» **INSTRUCTIONS FOR THE TASK**
Carry on the comment thread about driving a hard drive's spindle motor, picking up after its last sentence.
:: GIVEN TEXT ::
I have GOT to see the tripod-camera-mount-desk-lamp-camera-holder-thingie!!!! Brilliant!!


No, seriously... I love things done without a "brain" just simple logic chips... Good stuff!


Do you recognise its intended purpose>

Very interesting video. I never knew that the spindle motor on a hard drive is an induction motor. I guess that makes sense -- they want it to be as quiet and long-lasting as possible, so it seems like the obvious choice.

I've been looking at lots of electric cars and power tools that use brushless induction motors, and I knew that they were driven by alternating current (single phase or three phase) rather than DC. I know that on the big motors, they usually use an inverter to generate the alternating pulses from a DC power source, which seemed like too much complexity for something smaller like a robot. It's interesting to know that you can generate the pulse train from much simpler hardware.

I guess since your three outputs go from 0v to full voltage, what you're generating is three square waves, whereas regular AC would be a sine wave. So I imagine the motor might not run quite as smooth with your driving method? Maybe the difference isn't really noticeable.I wonder how the HD's onboard controller drives the motor -- with an on/off approach like yours, or by generating something closer to a smooth sine wave? Anyway, thanks for the info.
:::
:: INFORMATION SUPPLIED ::
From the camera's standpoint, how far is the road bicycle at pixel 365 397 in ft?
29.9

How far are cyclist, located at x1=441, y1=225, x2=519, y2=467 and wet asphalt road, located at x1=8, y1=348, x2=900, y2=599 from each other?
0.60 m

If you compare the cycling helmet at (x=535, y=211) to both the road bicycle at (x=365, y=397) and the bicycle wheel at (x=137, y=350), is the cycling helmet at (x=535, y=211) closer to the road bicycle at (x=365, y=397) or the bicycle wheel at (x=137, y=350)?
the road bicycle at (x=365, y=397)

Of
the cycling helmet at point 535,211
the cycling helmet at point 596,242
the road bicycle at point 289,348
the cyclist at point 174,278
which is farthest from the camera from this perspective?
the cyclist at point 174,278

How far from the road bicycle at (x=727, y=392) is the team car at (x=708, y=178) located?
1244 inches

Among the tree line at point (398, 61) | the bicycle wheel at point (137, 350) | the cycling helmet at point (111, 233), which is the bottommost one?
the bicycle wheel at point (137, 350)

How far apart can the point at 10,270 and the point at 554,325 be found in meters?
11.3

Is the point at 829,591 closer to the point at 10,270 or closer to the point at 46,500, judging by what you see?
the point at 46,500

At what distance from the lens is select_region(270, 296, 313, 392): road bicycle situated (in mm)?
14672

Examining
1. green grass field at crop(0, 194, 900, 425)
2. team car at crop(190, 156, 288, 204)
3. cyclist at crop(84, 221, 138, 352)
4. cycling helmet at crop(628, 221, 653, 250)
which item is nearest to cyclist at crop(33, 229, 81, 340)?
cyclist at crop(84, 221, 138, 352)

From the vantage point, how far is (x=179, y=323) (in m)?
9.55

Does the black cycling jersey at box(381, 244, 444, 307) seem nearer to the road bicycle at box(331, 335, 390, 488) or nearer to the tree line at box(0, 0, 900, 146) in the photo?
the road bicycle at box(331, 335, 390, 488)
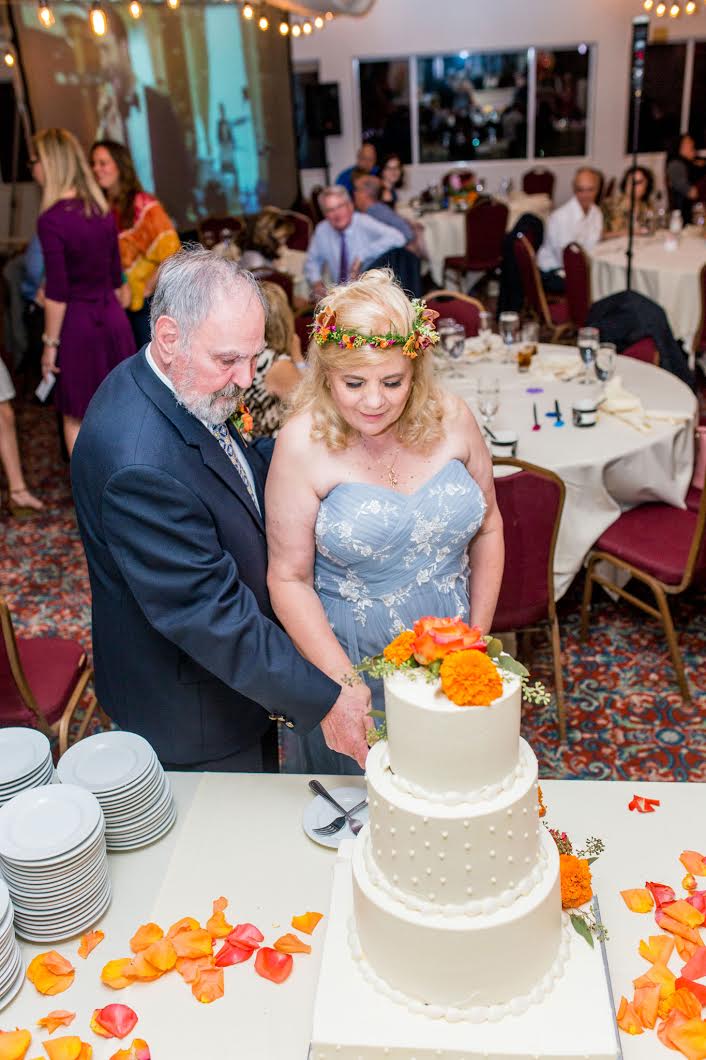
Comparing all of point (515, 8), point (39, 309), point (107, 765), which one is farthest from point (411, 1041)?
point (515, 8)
:::
» **THE RESULT**
Would a simple component not even out the square, make it more sine, I wonder?

(We HAVE to get some of them oscillo-thingeys!)

You're talking Capacitors. I believe those are also used to "round off" the sharp corners on a CDROM audio signal. It's the size that I cannot fine tune in my current setup. I need a scope for that indeed.

Also, I was hoping the inductance of the motor might help out. The fact that current through the motor drops with higher RPM seems at least hopefull.


Should this be a walk through or tip?


Most definetly! Chage title to "how to.." and go!

Looking forward to dive more into this :) And thanks for making it.

If you re-enter, PM me or something, or BOA or Dan, to delete the blog entry. If you want to keep a record in your blog, you can aso re-enter this as a tip, and just change the blog entry to a "today I made this: (Link) 


Cool, always wanted to use these motors..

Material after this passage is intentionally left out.